It may very well be so for us, in the days to come. God is watching, and waiting. We, as a nation, have been sorely tested by 9/11: but we will continue to be tested in the days to come.
George Carlin is one of those comedians who's often way "over the top," as they say -- but there are times in his routines when a remarkable wisdom breaks through the smokescreen of nonsense. "I'm not worried about all hell breaking loose," he once said, "but that a part of hell will break loose. It'll be much harder to detect."
On 9/11, all hell broke loose: in lower Manhattan, at the Pentagon, and in a western Pennsylvania field. It was easy, then, for us to recognize evil in our midst: for it was snapping and snarling, daring us to defend ourselves against its obvious threat. Politicians, in those days immediately following the attacks, spoke about evil with an easy and chilling familiarity: for they had just come from staring into its blood-red eyes (as had we all).
Yet as the smoke cleared, and the earth-movers did their work at Ground Zero, and the fighting in Afghanistan wound its way, after many months, to its inevitable conclusion, we Americans have looked around and seen that those shattered shards of hell are, once again, hard to detect. Those who planned, supplied and bankrolled the 9/11 attacks have vanished. There are still many things for law-enforcement and the military to do in the aftermath, still many criminals to track down -- but ambiguity has descended like a fog. No longer is there a single, bold stroke to be taken, that all the world can clearly see is in the service of good-versus-evil.

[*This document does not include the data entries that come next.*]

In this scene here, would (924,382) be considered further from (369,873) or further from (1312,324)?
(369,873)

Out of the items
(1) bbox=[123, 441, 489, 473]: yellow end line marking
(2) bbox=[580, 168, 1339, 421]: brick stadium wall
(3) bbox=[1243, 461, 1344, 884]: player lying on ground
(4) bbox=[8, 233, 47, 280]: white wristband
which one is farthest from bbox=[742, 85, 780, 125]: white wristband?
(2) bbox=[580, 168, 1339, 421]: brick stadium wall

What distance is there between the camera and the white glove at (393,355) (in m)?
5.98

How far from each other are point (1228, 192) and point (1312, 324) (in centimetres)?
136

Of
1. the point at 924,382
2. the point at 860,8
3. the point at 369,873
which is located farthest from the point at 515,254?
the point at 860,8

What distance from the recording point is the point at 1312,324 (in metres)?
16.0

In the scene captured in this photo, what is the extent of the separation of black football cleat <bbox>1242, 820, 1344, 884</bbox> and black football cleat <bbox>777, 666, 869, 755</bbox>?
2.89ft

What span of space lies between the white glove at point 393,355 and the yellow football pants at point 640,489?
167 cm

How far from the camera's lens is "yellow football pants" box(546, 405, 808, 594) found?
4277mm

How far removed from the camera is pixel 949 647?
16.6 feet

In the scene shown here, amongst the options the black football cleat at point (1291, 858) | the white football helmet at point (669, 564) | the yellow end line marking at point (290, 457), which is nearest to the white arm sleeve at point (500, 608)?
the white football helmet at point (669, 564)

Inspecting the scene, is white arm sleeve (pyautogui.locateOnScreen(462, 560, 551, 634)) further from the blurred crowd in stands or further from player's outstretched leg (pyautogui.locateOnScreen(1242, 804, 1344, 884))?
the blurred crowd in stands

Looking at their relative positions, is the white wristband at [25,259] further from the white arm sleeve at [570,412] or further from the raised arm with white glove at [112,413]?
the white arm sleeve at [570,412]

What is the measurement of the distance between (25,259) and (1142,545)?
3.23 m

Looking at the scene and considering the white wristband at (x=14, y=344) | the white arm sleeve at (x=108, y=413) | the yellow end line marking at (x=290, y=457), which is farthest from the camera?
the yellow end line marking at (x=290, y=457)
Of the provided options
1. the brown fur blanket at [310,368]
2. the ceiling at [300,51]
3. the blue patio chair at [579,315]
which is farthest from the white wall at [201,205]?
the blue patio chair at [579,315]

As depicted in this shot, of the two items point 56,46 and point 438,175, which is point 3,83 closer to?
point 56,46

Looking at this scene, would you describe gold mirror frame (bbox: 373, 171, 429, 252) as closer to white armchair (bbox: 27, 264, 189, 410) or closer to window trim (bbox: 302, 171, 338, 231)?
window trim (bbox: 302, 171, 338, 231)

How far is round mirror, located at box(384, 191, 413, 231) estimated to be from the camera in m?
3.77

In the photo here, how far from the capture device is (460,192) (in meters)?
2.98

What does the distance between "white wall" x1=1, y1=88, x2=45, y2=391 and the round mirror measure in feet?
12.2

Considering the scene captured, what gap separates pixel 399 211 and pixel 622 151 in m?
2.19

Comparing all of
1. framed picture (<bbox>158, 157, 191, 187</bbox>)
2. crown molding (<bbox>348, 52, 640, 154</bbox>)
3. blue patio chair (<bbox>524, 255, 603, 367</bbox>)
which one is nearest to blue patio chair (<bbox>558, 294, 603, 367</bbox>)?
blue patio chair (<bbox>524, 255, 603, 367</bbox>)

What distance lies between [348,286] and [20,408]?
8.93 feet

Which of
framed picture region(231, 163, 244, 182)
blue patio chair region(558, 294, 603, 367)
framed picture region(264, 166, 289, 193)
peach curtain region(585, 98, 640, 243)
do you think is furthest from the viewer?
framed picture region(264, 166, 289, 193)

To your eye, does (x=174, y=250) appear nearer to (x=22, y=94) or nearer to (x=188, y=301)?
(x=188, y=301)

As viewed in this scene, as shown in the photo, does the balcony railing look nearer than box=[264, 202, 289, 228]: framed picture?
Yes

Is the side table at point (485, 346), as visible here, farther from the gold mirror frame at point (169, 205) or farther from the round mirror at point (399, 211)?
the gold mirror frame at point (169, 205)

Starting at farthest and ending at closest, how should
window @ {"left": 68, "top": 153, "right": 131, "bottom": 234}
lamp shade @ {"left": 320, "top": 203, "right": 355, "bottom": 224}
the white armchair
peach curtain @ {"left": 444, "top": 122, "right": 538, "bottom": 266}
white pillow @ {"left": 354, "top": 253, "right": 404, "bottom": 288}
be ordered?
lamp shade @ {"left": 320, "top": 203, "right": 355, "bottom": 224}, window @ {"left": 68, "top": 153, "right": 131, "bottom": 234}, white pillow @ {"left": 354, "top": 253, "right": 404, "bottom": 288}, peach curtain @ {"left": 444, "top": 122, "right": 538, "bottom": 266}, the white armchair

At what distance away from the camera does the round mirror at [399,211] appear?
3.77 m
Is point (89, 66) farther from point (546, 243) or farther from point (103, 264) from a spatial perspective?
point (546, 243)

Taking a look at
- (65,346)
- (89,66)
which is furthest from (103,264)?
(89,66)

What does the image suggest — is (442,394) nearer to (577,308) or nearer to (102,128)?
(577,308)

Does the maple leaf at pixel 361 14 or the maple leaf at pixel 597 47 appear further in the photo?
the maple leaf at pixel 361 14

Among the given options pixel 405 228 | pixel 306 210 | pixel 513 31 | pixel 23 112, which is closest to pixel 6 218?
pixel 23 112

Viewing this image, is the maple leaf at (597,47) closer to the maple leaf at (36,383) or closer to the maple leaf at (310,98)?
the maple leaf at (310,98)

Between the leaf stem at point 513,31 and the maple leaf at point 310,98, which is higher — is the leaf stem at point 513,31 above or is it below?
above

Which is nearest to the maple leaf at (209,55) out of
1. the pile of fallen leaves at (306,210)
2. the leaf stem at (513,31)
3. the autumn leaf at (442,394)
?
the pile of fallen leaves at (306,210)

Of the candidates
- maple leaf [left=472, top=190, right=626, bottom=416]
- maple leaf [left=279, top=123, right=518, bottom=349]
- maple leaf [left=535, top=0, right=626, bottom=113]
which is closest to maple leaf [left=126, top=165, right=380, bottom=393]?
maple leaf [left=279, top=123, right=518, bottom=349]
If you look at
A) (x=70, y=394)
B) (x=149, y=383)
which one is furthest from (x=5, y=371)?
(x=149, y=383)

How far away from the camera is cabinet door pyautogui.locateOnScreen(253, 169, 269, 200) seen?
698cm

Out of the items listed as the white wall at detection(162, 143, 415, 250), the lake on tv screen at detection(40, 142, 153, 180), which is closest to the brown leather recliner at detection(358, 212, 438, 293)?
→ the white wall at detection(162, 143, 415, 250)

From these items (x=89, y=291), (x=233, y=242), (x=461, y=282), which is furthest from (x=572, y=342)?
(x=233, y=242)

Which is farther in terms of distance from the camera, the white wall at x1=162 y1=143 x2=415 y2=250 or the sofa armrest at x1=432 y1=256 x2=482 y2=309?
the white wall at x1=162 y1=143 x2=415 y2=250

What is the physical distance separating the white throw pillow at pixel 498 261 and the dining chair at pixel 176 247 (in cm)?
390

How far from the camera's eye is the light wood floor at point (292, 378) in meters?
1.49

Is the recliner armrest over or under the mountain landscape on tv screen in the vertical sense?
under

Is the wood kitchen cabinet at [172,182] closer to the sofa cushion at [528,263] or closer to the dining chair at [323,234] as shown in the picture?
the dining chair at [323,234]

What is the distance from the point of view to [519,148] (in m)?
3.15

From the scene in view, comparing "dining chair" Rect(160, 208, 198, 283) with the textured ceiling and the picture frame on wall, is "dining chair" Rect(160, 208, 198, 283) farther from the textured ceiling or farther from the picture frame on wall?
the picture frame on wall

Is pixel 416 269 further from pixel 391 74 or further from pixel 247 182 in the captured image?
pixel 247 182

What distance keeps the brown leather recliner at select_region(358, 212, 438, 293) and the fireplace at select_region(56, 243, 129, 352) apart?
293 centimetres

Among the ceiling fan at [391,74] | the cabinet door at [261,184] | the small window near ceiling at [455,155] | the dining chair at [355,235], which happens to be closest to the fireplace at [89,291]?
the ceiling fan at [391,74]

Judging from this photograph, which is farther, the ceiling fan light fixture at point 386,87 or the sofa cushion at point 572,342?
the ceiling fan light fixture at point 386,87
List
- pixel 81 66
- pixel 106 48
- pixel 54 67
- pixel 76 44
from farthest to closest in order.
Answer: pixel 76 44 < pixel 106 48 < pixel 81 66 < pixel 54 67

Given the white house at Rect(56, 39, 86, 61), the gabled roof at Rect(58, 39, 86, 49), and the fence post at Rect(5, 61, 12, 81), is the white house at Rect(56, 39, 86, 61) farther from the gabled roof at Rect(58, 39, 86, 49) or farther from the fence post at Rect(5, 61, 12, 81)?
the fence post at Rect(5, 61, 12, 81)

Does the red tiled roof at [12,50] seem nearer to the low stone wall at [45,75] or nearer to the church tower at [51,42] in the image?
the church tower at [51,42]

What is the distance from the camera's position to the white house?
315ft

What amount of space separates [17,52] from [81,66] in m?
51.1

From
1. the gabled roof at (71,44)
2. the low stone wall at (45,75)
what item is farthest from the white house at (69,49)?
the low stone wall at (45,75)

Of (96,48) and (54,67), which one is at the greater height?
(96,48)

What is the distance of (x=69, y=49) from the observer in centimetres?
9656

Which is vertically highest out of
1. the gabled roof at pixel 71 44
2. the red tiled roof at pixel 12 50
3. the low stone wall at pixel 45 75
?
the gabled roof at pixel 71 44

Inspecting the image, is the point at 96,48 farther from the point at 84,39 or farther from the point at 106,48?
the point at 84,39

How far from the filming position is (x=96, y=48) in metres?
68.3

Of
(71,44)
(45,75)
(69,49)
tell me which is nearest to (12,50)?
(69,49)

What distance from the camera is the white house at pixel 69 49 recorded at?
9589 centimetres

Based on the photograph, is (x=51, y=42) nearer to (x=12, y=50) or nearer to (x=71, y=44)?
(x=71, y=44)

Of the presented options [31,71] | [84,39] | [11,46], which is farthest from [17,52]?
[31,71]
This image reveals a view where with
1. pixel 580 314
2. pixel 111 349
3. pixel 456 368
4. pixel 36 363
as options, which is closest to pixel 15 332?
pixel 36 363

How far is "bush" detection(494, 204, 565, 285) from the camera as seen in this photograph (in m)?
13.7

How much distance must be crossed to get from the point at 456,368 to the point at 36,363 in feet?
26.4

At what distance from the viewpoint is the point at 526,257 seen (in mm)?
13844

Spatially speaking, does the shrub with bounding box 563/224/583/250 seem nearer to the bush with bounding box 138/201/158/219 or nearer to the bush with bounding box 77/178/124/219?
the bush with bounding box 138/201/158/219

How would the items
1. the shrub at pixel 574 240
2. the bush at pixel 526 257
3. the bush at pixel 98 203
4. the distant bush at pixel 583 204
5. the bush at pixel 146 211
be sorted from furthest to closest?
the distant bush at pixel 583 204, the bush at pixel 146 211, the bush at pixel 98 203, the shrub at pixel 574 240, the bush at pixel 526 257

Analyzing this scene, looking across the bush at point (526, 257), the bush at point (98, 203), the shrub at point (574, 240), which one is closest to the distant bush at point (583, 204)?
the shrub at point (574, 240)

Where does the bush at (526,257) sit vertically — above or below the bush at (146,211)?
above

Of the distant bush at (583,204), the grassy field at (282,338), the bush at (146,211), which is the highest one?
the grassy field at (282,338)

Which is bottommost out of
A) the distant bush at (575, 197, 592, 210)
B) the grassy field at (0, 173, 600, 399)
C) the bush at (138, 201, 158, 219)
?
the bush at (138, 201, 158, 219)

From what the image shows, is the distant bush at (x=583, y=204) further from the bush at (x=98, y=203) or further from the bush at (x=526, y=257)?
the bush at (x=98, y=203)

There's always a feeling of satisfaction in taking such a stroke. Anger, when it seems to be righteous, is a temptation difficult to resist. The preacher and novelist Frederick Buechner has written:
Of all the Seven Deadly Sins, anger is possibly the most fun. To lick your wounds, to smack your lips over grievances long past, to roll over your tongue the prospect of bitter confrontations still to come, to savor to the last toothsome morsel both the pain you are given and the pain you are giving back -- in many ways it is a feast fit for a king. The chief drawback is that what you are wolfing down is yourself. The skeleton at the feast is you.2
There's an old Japanese story about an elderly monk who was sitting by the side of the road one day, meditating. His eyes were closed, so he didn't see the samurai warrior steal silently up to him, as expert warriors are trained to do.
"Old man!" the samurai cried out, in a tone of command. "Teach me about heaven and hell!"
At first, the monk just sat there, as though he had not heard. But then, gradually, he opened his eyes. The faintest hint of a smile played at the corners of his mouth.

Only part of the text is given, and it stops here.